— INFORMATION SHOWN —

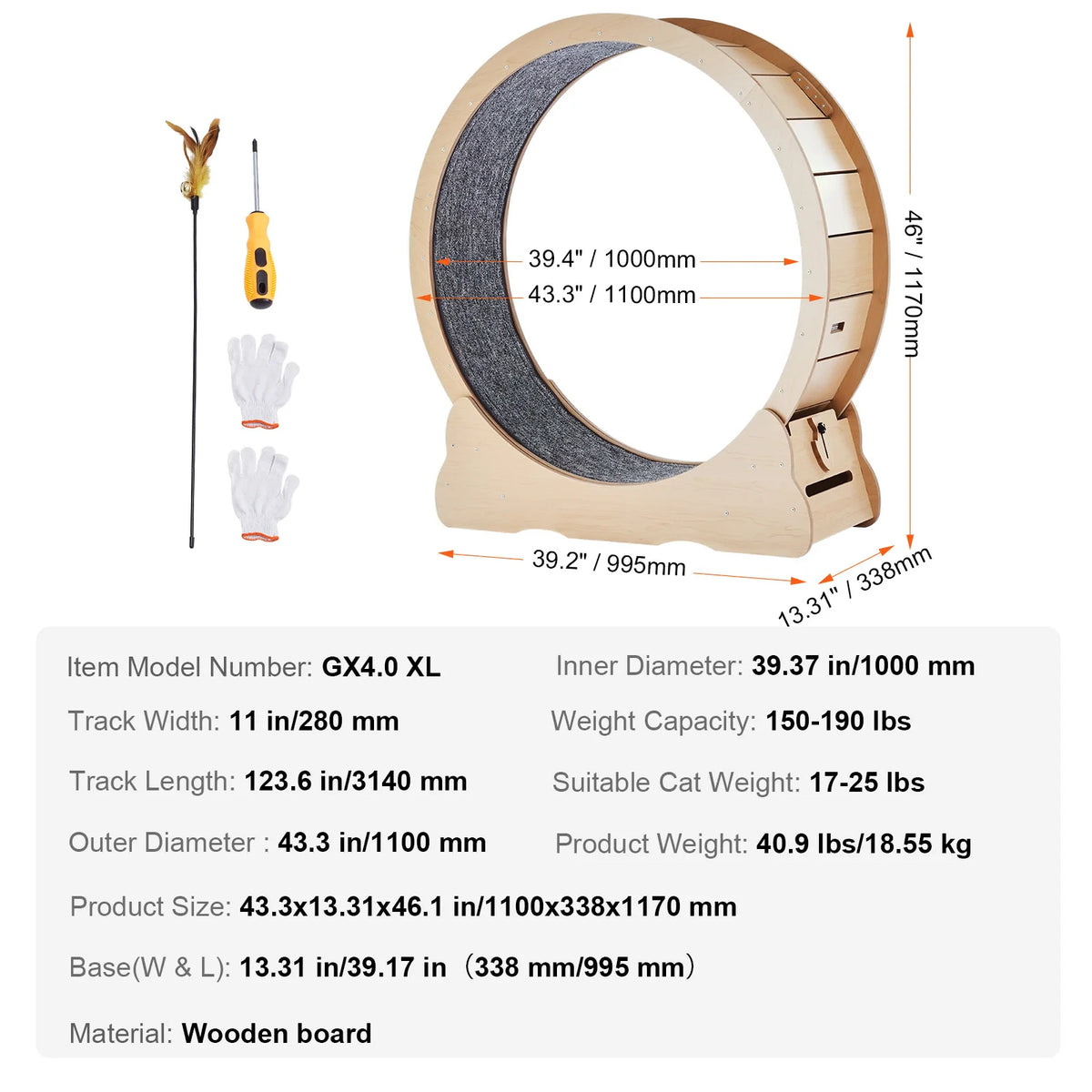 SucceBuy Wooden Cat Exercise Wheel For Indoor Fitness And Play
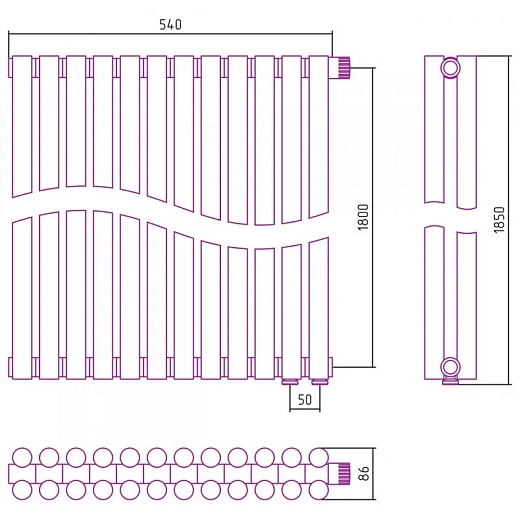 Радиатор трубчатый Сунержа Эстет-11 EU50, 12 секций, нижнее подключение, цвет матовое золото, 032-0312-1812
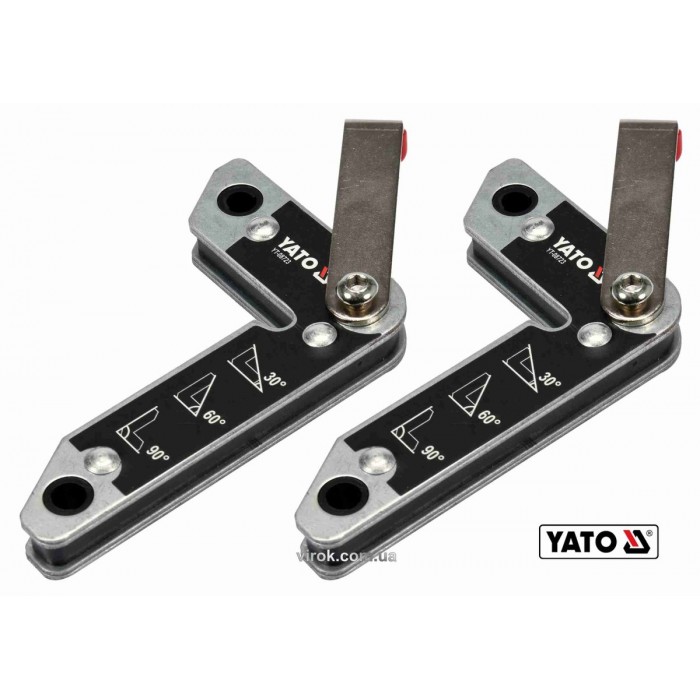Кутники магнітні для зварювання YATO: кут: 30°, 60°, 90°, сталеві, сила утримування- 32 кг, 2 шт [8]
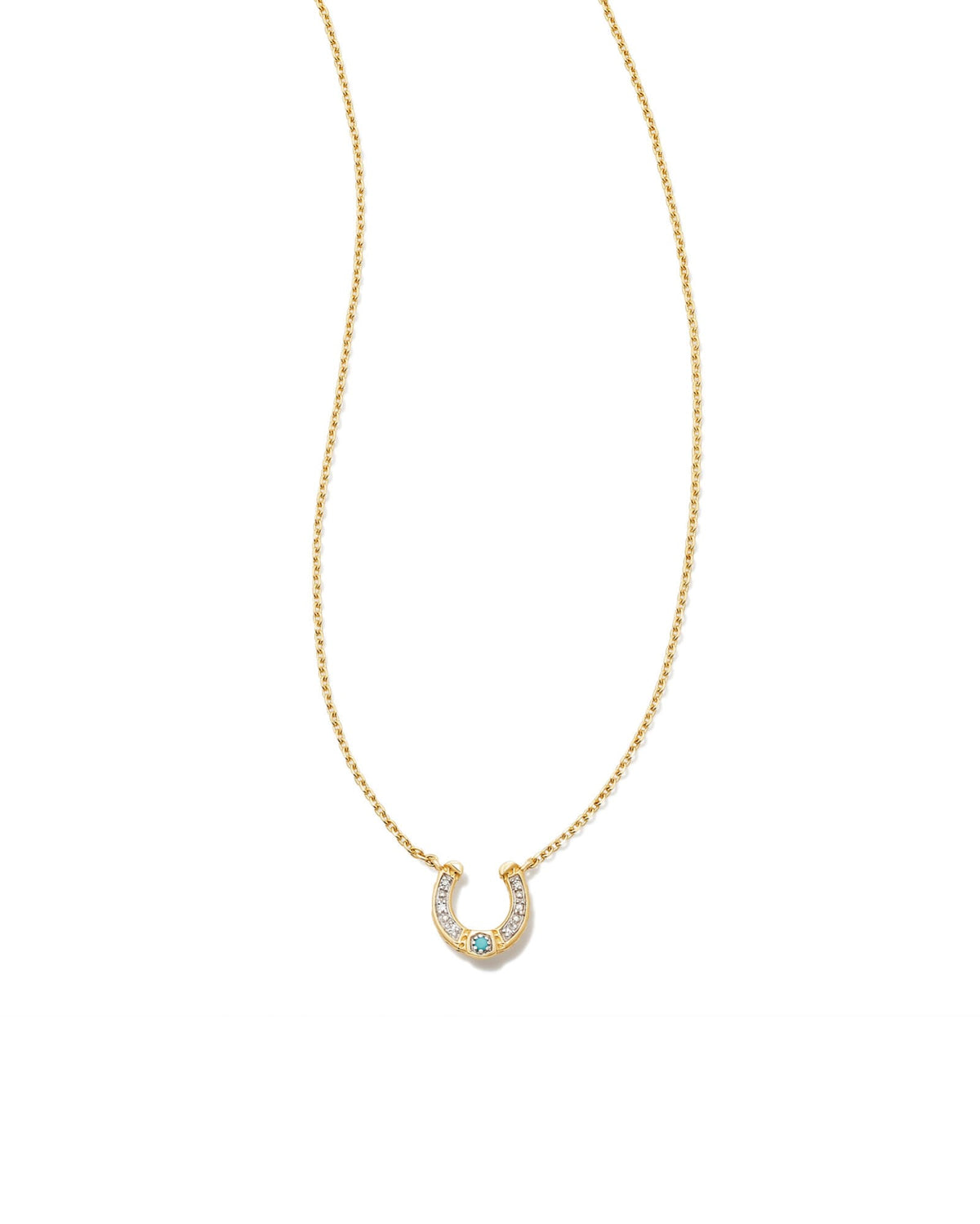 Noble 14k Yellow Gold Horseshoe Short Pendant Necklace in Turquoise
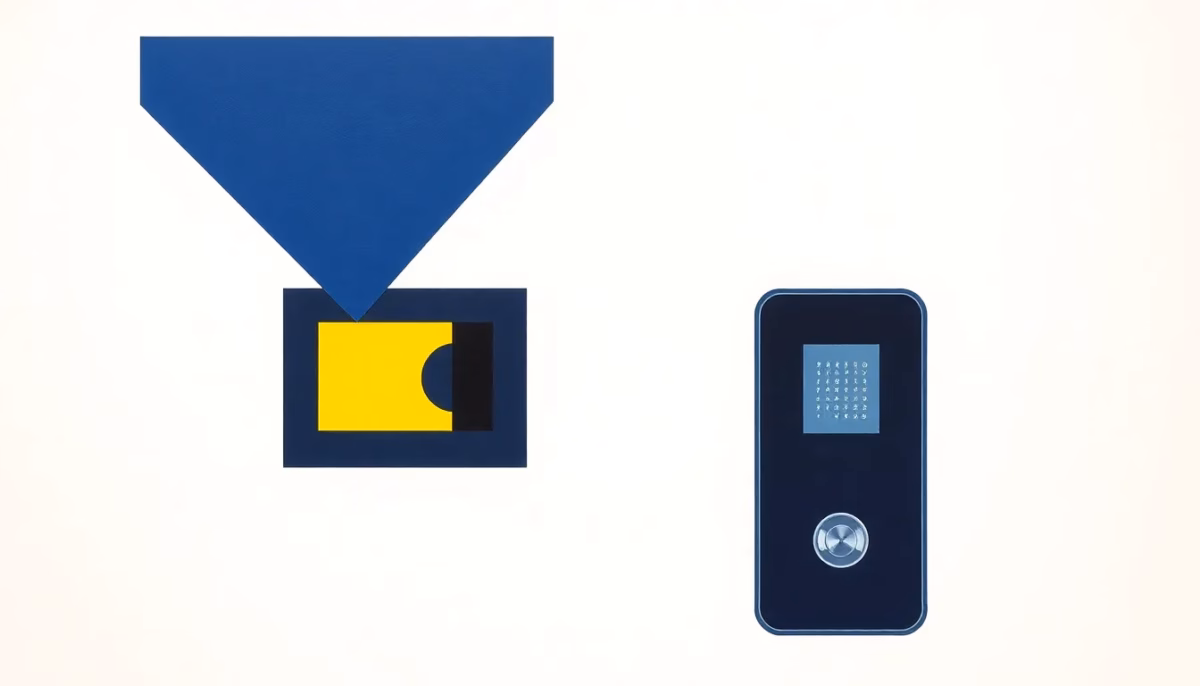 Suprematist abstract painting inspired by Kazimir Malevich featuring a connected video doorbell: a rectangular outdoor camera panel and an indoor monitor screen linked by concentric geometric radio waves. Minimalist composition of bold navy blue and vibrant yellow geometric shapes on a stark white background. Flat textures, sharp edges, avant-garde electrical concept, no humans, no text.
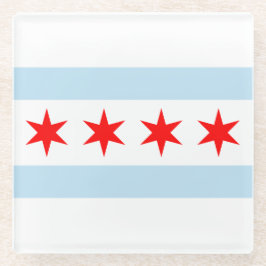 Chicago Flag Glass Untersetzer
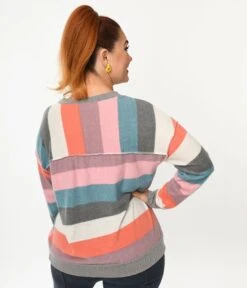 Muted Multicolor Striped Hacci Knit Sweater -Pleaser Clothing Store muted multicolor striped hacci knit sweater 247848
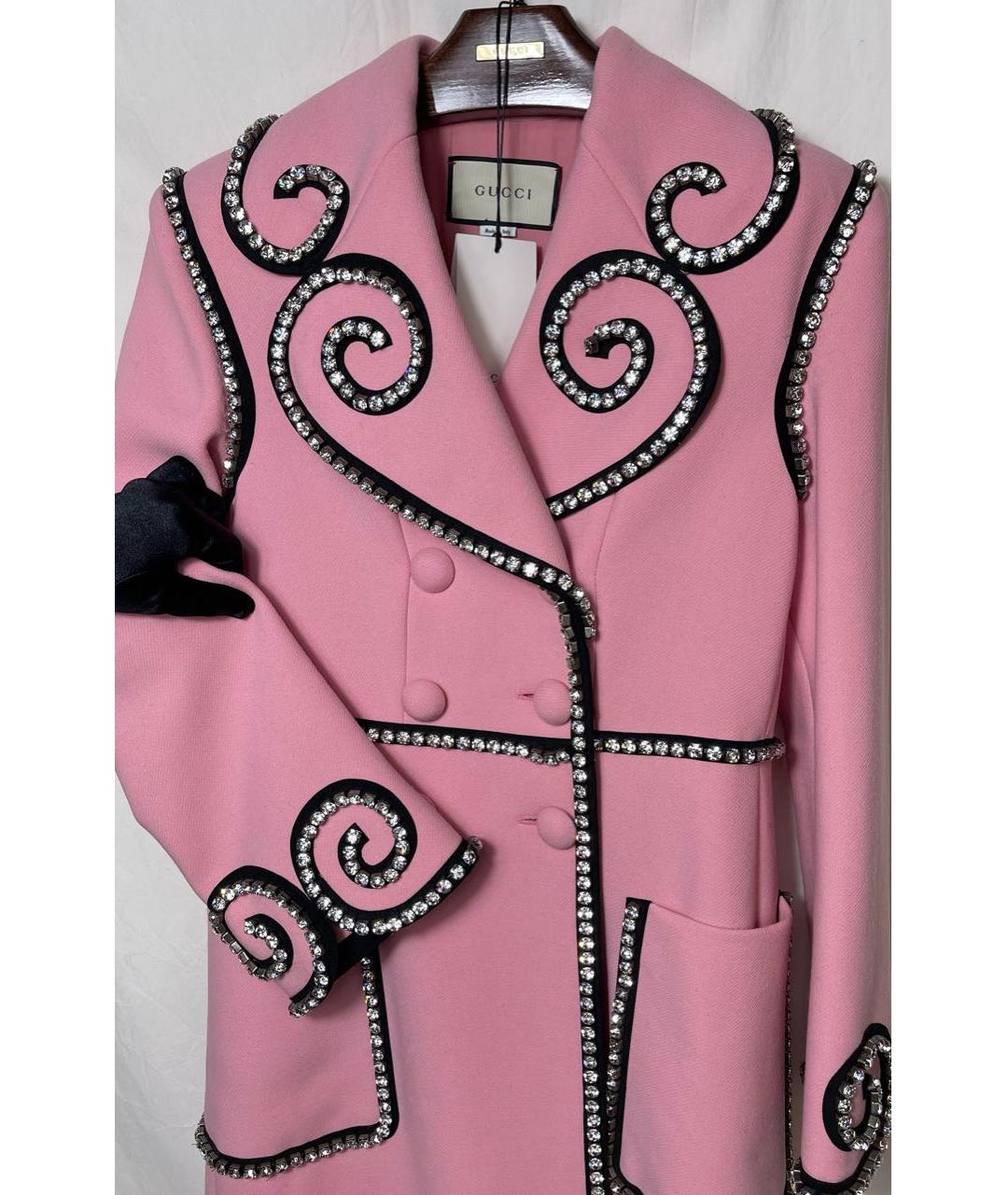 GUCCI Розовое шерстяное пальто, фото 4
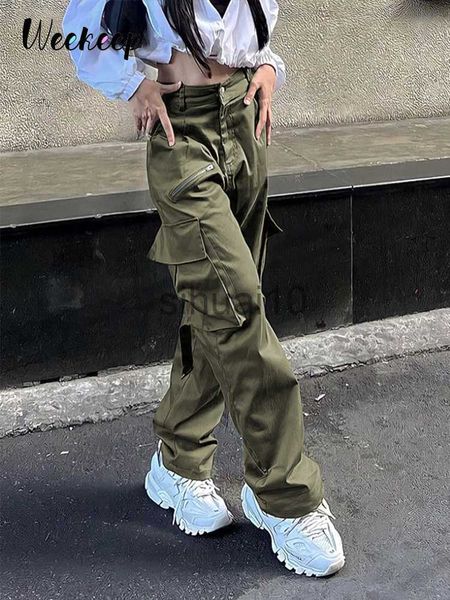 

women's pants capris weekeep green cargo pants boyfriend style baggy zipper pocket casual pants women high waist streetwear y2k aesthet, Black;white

— REQUIRED ACTION —
Reproduce the text of every item above word for word, but leave out the pictures.

— SOLVED EXERCISE —
 SucceBuy Wooden Cat Exercise Wheel For Indoor Fitness And Play
 Радиатор трубчатый Сунержа Эстет-11 EU50, 12 секций, нижнее подключение, цвет матовое золото, 032-0312-1812
Кутники магнітні для зварювання YATO: кут: 30°, 60°, 90°, сталеві, сила утримування- 32 кг, 2 шт [8]
 Noble 14k Yellow Gold Horseshoe Short Pendant Necklace in Turquoise
 Suprematist abstract painting inspired by Kazimir Malevich featuring a connected video doorbell: a rectangular outdoor camera panel and an indoor monitor screen linked by concentric geometric radio waves. Minimalist composition of bold navy blue and vibrant yellow geometric shapes on a stark white background. Flat textures, sharp edges, avant-garde electrical concept, no humans, no text.
 Chicago Flag Glass Untersetzer
 Muted Multicolor Striped Hacci Knit Sweater -Pleaser Clothing Store muted multicolor striped hacci knit sweater 247848
 GUCCI Розовое шерстяное пальто, фото 4

women's pants capris weekeep green cargo pants boyfriend style baggy zipper pocket casual pants women high waist streetwear y2k aesthet, Black;white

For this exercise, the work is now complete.